**Aim of the task:** Reproduce exactly the lines below, starting with the line that contains "In this photograph, which" and ending with the last line of the records, both included, and nothing else.
★ ★ ★ ★ ★
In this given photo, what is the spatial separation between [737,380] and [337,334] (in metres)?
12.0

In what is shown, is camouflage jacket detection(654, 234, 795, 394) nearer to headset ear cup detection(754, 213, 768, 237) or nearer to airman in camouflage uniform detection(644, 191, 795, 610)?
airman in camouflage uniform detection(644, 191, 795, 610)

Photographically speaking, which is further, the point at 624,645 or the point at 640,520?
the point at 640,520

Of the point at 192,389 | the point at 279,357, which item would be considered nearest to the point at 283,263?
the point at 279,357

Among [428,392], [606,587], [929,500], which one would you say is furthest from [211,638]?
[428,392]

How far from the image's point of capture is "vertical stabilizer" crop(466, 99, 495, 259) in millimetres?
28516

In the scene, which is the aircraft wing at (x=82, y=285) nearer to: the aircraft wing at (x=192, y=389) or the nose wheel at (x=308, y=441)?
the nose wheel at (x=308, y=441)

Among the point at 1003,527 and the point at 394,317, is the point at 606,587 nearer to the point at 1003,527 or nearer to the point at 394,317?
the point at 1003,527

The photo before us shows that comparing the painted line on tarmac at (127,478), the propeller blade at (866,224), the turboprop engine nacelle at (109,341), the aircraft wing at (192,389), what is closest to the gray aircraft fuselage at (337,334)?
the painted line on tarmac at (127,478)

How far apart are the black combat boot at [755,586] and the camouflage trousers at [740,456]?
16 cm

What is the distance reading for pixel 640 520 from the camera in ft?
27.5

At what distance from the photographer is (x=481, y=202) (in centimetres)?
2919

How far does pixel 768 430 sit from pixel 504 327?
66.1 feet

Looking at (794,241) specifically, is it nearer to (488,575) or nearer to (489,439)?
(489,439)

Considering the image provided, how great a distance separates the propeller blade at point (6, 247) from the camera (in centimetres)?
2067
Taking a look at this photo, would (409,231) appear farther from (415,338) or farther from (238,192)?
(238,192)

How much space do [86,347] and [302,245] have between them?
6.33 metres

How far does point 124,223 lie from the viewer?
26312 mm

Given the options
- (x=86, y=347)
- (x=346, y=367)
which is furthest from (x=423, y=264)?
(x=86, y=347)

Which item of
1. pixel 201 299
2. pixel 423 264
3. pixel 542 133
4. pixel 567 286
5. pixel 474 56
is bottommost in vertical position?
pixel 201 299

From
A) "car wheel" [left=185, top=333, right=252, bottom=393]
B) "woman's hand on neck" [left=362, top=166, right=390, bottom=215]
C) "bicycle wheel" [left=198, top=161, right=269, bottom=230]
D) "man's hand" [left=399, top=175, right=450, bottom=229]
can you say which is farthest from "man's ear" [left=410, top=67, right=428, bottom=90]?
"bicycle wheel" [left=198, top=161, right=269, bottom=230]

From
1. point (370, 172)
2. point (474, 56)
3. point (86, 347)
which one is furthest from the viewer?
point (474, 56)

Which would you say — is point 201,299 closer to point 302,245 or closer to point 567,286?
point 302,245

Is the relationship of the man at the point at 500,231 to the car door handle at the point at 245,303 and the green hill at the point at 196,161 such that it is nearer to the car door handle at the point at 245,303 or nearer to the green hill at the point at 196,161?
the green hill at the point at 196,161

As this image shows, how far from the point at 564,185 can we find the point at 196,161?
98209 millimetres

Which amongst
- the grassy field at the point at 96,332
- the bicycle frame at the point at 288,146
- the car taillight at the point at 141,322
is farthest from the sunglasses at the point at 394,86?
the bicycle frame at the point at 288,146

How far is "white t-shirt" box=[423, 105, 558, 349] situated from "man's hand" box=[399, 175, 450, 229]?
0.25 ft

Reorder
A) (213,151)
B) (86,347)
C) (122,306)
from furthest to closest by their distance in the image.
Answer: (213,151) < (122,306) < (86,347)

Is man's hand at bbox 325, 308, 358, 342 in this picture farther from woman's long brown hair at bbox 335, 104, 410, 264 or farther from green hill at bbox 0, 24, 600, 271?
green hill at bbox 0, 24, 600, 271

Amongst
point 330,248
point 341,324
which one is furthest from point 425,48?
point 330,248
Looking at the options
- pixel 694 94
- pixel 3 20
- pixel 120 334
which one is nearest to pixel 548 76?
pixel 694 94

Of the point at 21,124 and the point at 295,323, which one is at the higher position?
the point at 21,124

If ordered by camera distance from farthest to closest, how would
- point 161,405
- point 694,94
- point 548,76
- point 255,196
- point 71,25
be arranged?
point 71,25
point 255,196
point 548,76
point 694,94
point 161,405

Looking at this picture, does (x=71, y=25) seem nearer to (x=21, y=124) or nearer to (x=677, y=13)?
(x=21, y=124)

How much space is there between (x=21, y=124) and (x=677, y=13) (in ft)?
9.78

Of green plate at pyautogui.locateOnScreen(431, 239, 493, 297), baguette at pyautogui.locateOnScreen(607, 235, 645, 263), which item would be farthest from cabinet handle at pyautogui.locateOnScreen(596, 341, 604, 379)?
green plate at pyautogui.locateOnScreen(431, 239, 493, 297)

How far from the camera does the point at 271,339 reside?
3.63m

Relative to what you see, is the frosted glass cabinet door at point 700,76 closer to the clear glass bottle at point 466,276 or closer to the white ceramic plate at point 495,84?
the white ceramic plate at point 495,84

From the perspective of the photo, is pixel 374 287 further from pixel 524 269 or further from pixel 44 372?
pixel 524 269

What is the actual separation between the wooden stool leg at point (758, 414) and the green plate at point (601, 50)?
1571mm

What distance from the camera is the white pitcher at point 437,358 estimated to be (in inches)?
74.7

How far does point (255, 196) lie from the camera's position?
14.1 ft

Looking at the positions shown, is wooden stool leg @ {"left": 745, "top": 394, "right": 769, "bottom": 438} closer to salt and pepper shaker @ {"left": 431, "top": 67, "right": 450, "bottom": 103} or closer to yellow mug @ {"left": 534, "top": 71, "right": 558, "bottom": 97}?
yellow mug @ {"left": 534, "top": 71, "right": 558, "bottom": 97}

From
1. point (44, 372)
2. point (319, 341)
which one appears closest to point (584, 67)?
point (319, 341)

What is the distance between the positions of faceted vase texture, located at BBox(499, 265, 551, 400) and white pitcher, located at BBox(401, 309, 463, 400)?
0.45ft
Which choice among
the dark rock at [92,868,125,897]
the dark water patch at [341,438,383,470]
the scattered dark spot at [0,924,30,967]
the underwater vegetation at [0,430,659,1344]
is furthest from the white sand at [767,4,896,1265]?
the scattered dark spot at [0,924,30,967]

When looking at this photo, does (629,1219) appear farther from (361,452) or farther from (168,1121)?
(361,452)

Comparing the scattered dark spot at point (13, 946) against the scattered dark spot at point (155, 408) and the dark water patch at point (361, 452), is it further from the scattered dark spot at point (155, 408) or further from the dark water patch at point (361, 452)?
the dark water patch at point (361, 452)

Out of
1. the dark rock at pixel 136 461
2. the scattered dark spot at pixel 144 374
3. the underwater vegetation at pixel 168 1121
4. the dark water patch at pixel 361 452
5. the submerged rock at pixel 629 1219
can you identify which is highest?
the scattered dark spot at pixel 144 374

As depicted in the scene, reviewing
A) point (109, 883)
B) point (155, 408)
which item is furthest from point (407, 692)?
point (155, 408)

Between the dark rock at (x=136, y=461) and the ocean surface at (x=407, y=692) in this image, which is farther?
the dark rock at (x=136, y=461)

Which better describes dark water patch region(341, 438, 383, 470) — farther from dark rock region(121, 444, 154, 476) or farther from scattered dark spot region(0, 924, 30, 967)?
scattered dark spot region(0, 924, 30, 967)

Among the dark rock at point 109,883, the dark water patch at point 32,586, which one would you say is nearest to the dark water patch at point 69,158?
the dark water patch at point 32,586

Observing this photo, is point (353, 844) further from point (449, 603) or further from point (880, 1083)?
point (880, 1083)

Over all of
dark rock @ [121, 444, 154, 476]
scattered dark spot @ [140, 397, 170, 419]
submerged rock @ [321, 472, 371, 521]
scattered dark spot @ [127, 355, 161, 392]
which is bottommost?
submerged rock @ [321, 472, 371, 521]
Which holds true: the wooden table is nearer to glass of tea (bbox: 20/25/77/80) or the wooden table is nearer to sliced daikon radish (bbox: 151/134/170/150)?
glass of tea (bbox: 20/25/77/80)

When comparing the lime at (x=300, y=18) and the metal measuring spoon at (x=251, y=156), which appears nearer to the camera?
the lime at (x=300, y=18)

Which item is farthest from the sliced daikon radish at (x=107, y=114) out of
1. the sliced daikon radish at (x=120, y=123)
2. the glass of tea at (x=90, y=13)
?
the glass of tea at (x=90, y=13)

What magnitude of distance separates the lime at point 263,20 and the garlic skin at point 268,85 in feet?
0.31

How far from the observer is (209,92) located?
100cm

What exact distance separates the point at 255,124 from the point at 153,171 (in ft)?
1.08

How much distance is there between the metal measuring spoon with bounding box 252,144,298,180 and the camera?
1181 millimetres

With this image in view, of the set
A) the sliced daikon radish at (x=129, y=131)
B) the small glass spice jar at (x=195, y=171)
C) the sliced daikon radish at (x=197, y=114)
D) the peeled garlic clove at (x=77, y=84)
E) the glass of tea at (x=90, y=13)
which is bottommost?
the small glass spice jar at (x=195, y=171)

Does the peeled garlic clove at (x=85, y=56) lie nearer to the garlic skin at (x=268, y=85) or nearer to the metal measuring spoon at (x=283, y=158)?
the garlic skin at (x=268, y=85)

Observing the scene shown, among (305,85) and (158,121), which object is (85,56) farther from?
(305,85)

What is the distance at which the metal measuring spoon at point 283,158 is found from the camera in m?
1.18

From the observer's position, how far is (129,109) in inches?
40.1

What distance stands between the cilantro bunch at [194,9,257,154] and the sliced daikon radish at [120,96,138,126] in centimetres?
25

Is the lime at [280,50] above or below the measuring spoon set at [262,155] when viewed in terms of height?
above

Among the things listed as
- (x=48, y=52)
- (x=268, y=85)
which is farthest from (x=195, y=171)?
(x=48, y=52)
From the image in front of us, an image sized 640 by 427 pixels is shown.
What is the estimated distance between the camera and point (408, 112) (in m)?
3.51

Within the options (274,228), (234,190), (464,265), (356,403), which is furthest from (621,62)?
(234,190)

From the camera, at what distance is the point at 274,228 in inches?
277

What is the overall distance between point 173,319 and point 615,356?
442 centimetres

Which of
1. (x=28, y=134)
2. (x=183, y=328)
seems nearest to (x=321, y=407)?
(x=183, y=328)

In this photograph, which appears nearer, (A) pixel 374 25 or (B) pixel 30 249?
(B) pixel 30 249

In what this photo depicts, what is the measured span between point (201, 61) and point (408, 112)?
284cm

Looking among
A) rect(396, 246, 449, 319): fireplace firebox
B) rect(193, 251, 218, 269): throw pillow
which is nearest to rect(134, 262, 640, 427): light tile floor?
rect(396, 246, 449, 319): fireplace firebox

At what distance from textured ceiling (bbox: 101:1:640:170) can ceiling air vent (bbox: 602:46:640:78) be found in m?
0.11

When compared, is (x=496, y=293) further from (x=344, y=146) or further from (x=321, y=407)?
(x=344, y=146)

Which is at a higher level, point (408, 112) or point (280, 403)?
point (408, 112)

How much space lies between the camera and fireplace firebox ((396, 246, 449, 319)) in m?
★ ★ ★ ★ ★
**Exercise response:**
In this photograph, which appears nearer, (A) pixel 374 25 or (B) pixel 30 249?
(B) pixel 30 249

In what this photo depicts, what is the measured span between point (201, 61) and point (408, 112)?
284cm

Looking among
A) rect(396, 246, 449, 319): fireplace firebox
B) rect(193, 251, 218, 269): throw pillow
which is nearest to rect(134, 262, 640, 427): light tile floor?
rect(396, 246, 449, 319): fireplace firebox

At what distance from textured ceiling (bbox: 101:1:640:170) can ceiling air vent (bbox: 602:46:640:78) be found in m?
0.11

When compared, is (x=496, y=293) further from (x=344, y=146) or further from (x=321, y=407)?
(x=344, y=146)

Which is at a higher level, point (408, 112) or point (280, 403)?
point (408, 112)

How much space lies between the camera and fireplace firebox ((396, 246, 449, 319)) in m?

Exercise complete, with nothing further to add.